• [AANGELEVERDE TEKST]
De Gutmensch is het mikpunt van de Nederlandse elite, die zich maar wat graag aansluit bij het populisme. Het maaiveld is nog steeds even horizontaal, zeker hier. Zo zou je makkelijk aan een complot kunnen gaan denken. Als iedereen samenspant tegen de Gutmensch, dan moet daar wel een plan achter zitten. En dan heeft het geen zin meer om te denken. Je wordt ofwel Gutmensch, wat gelijkstaat aan zelfmoord, ofwel criticus. Wat betekent: hakken, soms grof, soms fijnzinnig, maar als je maar lang genoeg doorgaat houd je mootjes over.
Iets van de kritiek op het goede handelen vinden we ook in de deconstructie. Derrida zei ooit dat hij graag de burgers van hun goede geweten wilde afhelpen. Dat is niet hetzelfde als kritiek op de Gutmensch, maar zeker in het denken liggen beide posities niet ver uiteen. Is de Gutmensch niet precies degene die houvast ontleent aan zijn goede geweten? Is dat niet precies zijn motivatie, die hem moet afschermen tegen het denken?

• [ONBEWERKTE LIJST]
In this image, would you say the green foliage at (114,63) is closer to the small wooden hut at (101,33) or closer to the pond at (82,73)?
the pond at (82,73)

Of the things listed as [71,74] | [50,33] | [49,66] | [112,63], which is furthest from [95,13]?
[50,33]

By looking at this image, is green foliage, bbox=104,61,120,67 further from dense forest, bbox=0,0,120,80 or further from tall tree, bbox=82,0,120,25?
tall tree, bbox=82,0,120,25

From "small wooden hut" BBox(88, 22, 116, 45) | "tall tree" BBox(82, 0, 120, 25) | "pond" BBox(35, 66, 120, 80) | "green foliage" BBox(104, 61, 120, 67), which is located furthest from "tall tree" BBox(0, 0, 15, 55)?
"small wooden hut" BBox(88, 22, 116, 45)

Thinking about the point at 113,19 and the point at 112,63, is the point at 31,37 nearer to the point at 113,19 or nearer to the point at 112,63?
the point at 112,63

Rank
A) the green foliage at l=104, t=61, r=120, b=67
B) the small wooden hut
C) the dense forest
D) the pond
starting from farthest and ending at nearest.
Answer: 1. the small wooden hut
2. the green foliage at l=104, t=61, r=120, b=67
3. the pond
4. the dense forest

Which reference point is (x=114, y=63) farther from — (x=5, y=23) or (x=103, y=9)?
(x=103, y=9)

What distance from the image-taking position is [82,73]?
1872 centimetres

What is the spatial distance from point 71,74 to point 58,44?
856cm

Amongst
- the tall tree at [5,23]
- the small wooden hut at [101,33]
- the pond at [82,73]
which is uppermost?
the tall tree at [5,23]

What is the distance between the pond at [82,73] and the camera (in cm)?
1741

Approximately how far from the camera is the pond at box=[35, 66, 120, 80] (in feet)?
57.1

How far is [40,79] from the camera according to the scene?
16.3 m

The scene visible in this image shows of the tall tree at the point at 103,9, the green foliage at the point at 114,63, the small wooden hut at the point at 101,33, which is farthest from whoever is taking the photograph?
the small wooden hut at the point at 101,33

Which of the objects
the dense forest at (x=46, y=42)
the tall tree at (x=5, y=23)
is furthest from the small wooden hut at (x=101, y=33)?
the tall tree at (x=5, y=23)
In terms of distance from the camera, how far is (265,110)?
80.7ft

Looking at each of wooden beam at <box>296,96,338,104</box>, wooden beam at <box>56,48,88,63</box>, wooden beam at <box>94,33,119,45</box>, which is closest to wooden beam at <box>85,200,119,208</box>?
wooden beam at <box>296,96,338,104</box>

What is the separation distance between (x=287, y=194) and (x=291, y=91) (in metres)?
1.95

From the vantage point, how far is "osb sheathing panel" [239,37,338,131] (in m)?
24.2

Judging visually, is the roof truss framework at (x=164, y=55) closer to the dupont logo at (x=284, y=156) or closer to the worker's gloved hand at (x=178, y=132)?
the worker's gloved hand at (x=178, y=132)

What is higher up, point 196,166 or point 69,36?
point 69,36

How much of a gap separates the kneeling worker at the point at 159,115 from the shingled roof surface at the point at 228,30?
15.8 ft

• [UIT TE VOEREN TAKEN]
A: Kopieer uit de tekst over de Gutmensch letterlijk het stuk dat begint bij "De Gutmensch is" en doorloopt tot en met "je mootjes over.".
B: Wat wilde Derrida volgens de tekst over de Gutmensch graag doen?
C: Herschrijf in de tekst over de Gutmensch de alinea die begint met "De Gutmensch is het mikpunt" beknopter, met behoud van de belangrijkste feiten.

• [ANTWOORDEN PER TAAK]
A:
De Gutmensch is het mikpunt van de Nederlandse elite, die zich maar wat graag aansluit bij het populisme. Het maaiveld is nog steeds even horizontaal, zeker hier. Zo zou je makkelijk aan een complot kunnen gaan denken. Als iedereen samenspant tegen de Gutmensch, dan moet daar wel een plan achter zitten. En dan heeft het geen zin meer om te denken. Je wordt ofwel Gutmensch, wat gelijkstaat aan zelfmoord, ofwel criticus. Wat betekent: hakken, soms grof, soms fijnzinnig, maar als je maar lang genoeg doorgaat houd je mootjes over.

B: De burgers van hun goede geweten afhelpen.

C: De Nederlandse elite, die graag meedoet met het populisme, richt zich op de Gutmensch, en het maaiveld blijft hier even horizontaal. Spant iedereen tegen hem samen, dan lijkt er een plan achter te zitten, en dan heeft denken geen zin meer. Je wordt dan Gutmensch, wat gelijkstaat aan zelfmoord, of criticus: hakken, grof of fijnzinnig, tot er mootjes overblijven.